Rabbit fever is caused by the bacterium Francisella tularensis. Rabbit fever is very rare, but in recent years the number of cases in Switzerland has been increasing. Antibiotic therapy can be initiated if the diagnosis is appropriate.

Earlier this year, an emerging virus transmitted by ticks was reported. What is known about it so far?

The Alongshan virus (ALSV) could be detected in ticks in Switzerland in 2021/2022. However, the effects of this virus on humans have not yet been conclusively clarified. It was first detected in China in 2017 in patients with a history of tick bites and symptoms of TBE virus. It has never been isolated in a patient in Switzerland. Specific tests are not yet available, but in suspected cases, viral metagenomic sequencing can be used to clarify whether ALSV is present.

What are the symptoms to look out for after a tick bite and what should you do if they occur?

Lyme disease symptoms

After a tick bite with transmission of Borrelia, a migratory redness (erythema migrans) may occur a few days later. This is an inflammation of the skin in the area of the sting, which expands in a ring shape in the course and fades again centrally, similar to the image of a target. This skin manifestation must be distinguished from the local and harmless skin reaction, which typically occurs only just around the sting site and does not extend beyond 5 cm.

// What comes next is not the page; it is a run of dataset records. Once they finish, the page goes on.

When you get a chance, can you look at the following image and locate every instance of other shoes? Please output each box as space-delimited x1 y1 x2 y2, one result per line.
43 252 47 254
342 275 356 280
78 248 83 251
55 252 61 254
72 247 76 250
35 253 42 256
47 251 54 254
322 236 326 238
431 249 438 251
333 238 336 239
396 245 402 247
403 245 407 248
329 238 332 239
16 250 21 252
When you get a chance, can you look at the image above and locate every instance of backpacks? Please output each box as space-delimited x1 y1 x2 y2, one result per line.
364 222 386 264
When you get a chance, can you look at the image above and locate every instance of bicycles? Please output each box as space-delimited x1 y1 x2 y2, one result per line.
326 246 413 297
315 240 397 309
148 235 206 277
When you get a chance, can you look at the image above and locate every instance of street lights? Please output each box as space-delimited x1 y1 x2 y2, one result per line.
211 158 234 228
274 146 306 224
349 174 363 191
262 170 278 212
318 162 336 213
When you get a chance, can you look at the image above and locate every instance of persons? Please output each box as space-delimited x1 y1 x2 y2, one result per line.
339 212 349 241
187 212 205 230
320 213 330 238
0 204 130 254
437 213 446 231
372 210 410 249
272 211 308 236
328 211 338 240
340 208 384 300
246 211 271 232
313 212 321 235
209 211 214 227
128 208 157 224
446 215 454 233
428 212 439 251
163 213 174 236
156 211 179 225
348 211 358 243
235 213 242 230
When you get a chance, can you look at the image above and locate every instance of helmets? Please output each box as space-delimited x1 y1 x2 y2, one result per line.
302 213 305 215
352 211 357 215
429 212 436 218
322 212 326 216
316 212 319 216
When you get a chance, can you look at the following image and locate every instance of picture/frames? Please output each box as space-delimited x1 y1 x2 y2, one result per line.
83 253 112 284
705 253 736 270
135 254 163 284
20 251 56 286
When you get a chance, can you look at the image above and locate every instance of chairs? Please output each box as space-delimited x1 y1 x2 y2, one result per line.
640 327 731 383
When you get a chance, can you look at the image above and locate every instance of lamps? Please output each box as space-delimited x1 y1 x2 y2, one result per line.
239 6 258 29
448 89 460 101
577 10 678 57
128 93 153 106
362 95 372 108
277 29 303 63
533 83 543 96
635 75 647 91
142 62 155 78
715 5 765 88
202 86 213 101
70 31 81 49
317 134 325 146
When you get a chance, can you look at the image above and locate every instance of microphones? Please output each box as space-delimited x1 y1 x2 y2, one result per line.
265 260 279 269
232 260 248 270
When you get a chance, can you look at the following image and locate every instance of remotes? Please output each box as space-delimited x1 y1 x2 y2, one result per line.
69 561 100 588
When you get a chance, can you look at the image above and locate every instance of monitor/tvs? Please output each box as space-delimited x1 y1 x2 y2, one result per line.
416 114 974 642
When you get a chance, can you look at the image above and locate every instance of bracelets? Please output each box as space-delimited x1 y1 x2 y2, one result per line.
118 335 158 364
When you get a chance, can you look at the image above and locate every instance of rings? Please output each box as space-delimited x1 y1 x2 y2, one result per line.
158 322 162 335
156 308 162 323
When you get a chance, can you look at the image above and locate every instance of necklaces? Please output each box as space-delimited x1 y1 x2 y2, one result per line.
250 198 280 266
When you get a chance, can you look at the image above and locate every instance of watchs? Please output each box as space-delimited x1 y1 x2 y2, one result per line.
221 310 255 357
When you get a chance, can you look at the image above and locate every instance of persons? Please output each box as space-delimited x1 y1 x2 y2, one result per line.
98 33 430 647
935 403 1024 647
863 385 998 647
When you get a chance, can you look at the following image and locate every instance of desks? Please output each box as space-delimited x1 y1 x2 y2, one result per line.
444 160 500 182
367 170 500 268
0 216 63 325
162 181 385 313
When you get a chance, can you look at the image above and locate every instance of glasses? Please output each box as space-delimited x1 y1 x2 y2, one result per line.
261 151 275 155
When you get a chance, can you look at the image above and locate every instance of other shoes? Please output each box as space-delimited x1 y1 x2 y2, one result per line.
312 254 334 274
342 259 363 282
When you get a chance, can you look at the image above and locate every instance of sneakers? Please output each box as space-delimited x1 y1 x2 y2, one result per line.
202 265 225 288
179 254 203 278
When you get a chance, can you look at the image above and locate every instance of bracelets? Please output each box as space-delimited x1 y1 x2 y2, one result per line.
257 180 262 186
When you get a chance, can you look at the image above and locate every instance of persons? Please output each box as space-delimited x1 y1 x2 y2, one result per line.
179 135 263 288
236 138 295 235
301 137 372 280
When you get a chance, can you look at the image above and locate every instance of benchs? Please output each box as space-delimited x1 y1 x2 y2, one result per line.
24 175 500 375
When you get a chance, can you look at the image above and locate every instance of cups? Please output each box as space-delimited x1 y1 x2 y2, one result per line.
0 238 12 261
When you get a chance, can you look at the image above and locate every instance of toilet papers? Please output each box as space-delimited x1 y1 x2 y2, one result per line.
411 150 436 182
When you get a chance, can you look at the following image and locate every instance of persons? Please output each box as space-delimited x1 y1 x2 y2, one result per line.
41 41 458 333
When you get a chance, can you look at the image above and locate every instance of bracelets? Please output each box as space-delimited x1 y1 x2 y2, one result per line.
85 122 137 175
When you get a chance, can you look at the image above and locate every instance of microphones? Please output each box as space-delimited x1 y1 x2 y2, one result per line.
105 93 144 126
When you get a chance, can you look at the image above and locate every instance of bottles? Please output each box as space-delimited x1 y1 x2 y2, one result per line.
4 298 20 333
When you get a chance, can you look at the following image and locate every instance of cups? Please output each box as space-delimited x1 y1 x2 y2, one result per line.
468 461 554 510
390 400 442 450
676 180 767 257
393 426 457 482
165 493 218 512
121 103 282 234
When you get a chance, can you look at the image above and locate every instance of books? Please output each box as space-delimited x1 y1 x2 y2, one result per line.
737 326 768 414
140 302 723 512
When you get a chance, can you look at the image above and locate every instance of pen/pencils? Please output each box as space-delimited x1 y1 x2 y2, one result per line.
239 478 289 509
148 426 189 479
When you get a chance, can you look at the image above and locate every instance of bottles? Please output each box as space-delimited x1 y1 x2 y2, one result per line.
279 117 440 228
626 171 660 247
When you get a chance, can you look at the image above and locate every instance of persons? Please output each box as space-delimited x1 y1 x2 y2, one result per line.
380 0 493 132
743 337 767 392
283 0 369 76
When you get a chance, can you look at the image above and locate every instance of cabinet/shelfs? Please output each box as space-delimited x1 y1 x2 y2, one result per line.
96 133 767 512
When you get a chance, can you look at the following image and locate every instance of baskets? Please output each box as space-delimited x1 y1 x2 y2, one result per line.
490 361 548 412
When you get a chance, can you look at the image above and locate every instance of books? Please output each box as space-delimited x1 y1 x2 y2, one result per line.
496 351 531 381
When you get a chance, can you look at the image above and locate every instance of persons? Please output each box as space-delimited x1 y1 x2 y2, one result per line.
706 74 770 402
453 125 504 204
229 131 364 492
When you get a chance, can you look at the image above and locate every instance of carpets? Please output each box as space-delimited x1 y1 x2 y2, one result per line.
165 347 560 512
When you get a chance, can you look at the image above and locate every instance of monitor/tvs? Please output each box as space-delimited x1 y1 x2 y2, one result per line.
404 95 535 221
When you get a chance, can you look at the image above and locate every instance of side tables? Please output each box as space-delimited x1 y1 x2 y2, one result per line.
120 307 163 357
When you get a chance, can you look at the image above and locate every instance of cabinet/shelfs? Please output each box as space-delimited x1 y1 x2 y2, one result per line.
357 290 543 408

In case of a skin reaction typical for Borrelia, a physician should be consulted in order to initiate antibiotic therapy. In rare cases, different symptoms may appear several weeks to years after transmission of Borrelia. Joint inflammation may occur, in this case the knee joint is usually affected. Further, cardiac arrhythmias or inflammation of the nervous system may occur. In these cases, a physician should be consulted to diagnose or rule out Lyme disease. If confirmed, the physician will recommend antibiotic therapy.

Symptoms of early summer meningo encephalitis

TBE typically occurs in two phases: The first phase lasts seven to fourteen days after the tick bite. During this time, flu-like symptoms such as headache, fever, fatigue or joint pain may occur, but they disappear completely after a few days. For a small proportion of patients, after a symptom-free interval, a second phase occurs in which the nervous system is affected: Meningitis or cerebral inflammation, paralysis of the facial nerves, arms or legs. Severe courses can lead to permanent damage or even death.

Rabbit fever symptoms

In hare fever, ulcers occur in the area of the bite site within about ten days after the tick bite, with concomitant enlarged lymph nodes in the region of the bite site. If these symptoms are present, a physician should be consulted to initiate antibiotic therapy.

Tick bite or tick sting?

In common parlance, it is referred to as a tick bite. Scientifically correct, however, is tick bite: the tick first penetrates the skin of its victim with its scissor-like mouth tool. Then it stings with its stinging proboscis and sucks blood for several days.

What vaccinations are possible and recommended?

Of the tick-borne diseases occurring in Switzerland, there is only an effective vaccination against TBE. It is recommended that people who live in the area where the TBE pathogens are distributed, or who spend time there, get vaccinated against TBE. Three doses of vaccine are required for complete immunization. In the course, booster vaccinations are recommended every ten years. The costs for the vaccination are covered by the health insurance companies according to the recommendations within the framework of the basic insurance.